Revue de presse :
In her engaging and ultimately sad biography of Norman Rockwell, Deborah Solomon fills in the partly known life of one of America's most famous and popular illustrator-artists . . . Ms. Solomon's book fully justifies a fresh look at his life. An art critic and author of biographies of Joseph Cornell and Jackson Pollock and a frequent contributor to The New York Times, she offers something new, entertaining and disturbing. Her challenge was to explain a life utterly different from Rockwell's humorous and optimistic paintings. She has told his story with a breadth of facts and narrative finesse. It is a revelation. --John Wilmerding, The New York Times Deborah Solomon has created a biography as vivid and touching as a Rockwell interior. This is the definitive biography of an American master who came in through the back door. --Steve Martin, author of An Object of Beauty American Mirror is a masterpiece--vivid, forthright and insightful. Through superb research and keen interpretation, Deborah Solomon tells the story of an artist so many thought they knew well, and perhaps did not know at all. An epic achievement. --Laurie Norton Moffatt, director of the Norman Rockwell Museum Norman Rockwell turns out not to have lived in the America he invented, the republic of station wagons, Santa Claus, and good citizenship. Deborah Solomon offers up a textured portrait of the man who carried no pictures of his family and never met a therapist he didn't like. Solomon masters foreground, background, and middle ground in this taut, beautifully written biography. --Stacy Schiff, author of Cleopatra: A Life and winner of the Pulitzer Prize for Biography Norman Rockwell remains our country's most beloved, most reviled, and most misunderstood painter. In American Mirror, Deborah Solomon tells his remarkable story with uncommon intelligence and grace.Roz Chast --Various
Présentation de l'éditeur :
Norman Rockwell, as much as Walt Disney or Ronald Reagan, provided America with a mirror of its dreams and aspirations. As the star illustrator for The Saturday Evening Post for nearly half a century, Rockwell portrayed a fantasy of civic togetherness, of American decency and good cheer. Or, as Deborah Solomon writes in her authoritative new biography, he painted a history of the American people that had never happened.

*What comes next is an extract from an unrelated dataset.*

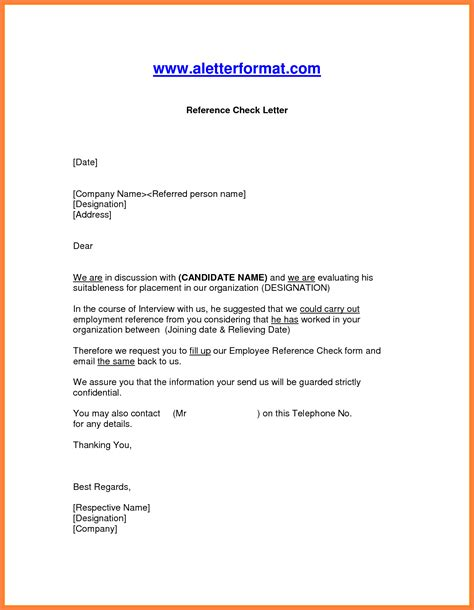 Business Letter With Reference 5 company to company recommendation letter company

Who was Norman Rockwell? Behind the folksy, pipe-smoking facade lay a surprisingly complex figure-a lonely man all too conscious of his inadequacies. Solomon describes him as an obsessive personality who wore his shoes too small, washed his paintings with Ivory Soap, and relied on the redemptive power of storytelling to stave off depression. He wound up in treatment with Erik Erikson, the influential psychotherapist. American Mirror draws on unpublished papers to explore the relationship between Rockwell's anguished creativity and his genius for reflecting American innocence. The thrill of his work, writes Solomon, is that he was able to use the commercial form of magazine illustration to thrash out his private obsessions. In American Mirror, Solomon, a biographer and art critic, trains her perceptive eye on both the art and the man. She also brilliantly chronicles the visual history of American journalism and the battle pitting photography against illustration.